ROMA – Chi parla male di una persona su Facebook, senza nominarla direttamente, ma indicando particolari che possano renderla identificabile, va incontro a una condanna per diffamazione.
Lo si evince da una sentenza con cui la prima sezione penale della Cassazione ha annullato con rinvio l’assoluzione, pronunciata dalla Corte militare d’Appello di Roma, nei confronti di un maresciallo della Guardia di Finanza di San Miniato (Pisa) che, sul proprio profilo Facebook, aveva usato espressioni diffamatorie nei confronti del collega che lo aveva sostituito in un incarico.
“Attualmente defenestrato a causa dell’arrivo di un collega raccomandato e leccaculo…ma me ne fotto per vendetta….” scriveva sul Facebook il maresciallo, condannato in primo grado a tre mesi di reclusione militare per diffamazione pluriaggravata, poi assolto dalla Corte militare d’appello di Roma dato l’anonimato delle offese su Facebook che impediva, secondo i giudici, di arrivare al diretto interessato.

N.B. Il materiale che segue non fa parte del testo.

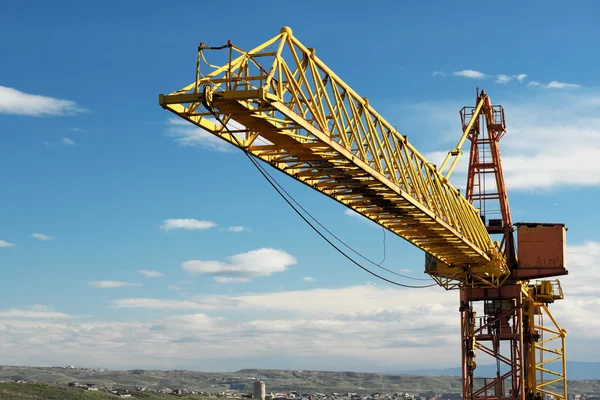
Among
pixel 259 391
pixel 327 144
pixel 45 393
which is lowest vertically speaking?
pixel 259 391

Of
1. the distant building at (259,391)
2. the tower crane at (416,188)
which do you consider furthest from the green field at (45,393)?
the tower crane at (416,188)

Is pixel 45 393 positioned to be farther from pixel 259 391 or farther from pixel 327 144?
pixel 327 144

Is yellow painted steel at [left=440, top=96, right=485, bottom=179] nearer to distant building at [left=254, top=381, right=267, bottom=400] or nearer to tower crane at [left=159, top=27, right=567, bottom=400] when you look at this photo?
tower crane at [left=159, top=27, right=567, bottom=400]

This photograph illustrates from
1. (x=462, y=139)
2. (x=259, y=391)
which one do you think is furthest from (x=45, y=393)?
(x=462, y=139)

Il procuratore generale militare aveva quindi impugnato la sentenza di secondo grado in Cassazione.
Ricorso che la Suprema Corte ha ritenuto fondato, disponendo un nuovo processo d’appello.
“Ai fini dell’integrazione del reato di diffamazione – si legge nella sentenza – è sufficiente che il soggetto la cui reputazione è lesa sia individuabile da parte di un numero limitato di persone, indipendentemente dalla indicazione nominativa.
Il reato di diffamazione non richiede il dolo specifico, essendo sufficiente ai fini della sussistenza dell’elemento soggettivo della fattispecie la consapevolezza di pronunciare una frase lesiva dell’altrui reputazione e la volontà che la frase venga a conoscenza di più persone, anche soltanto due”. Ai fini di tale valutazione, conclude la Corte, “non può non tenersi conto dell’utilizzazione del social network, a nulla rilevando che non si tratti di strumento finalizzato a contatti istituzionali tra appartenenti alla Guardia di Finanza, nè alla circostanza che in concreto la frase sia stata letta soltanto da una persona”.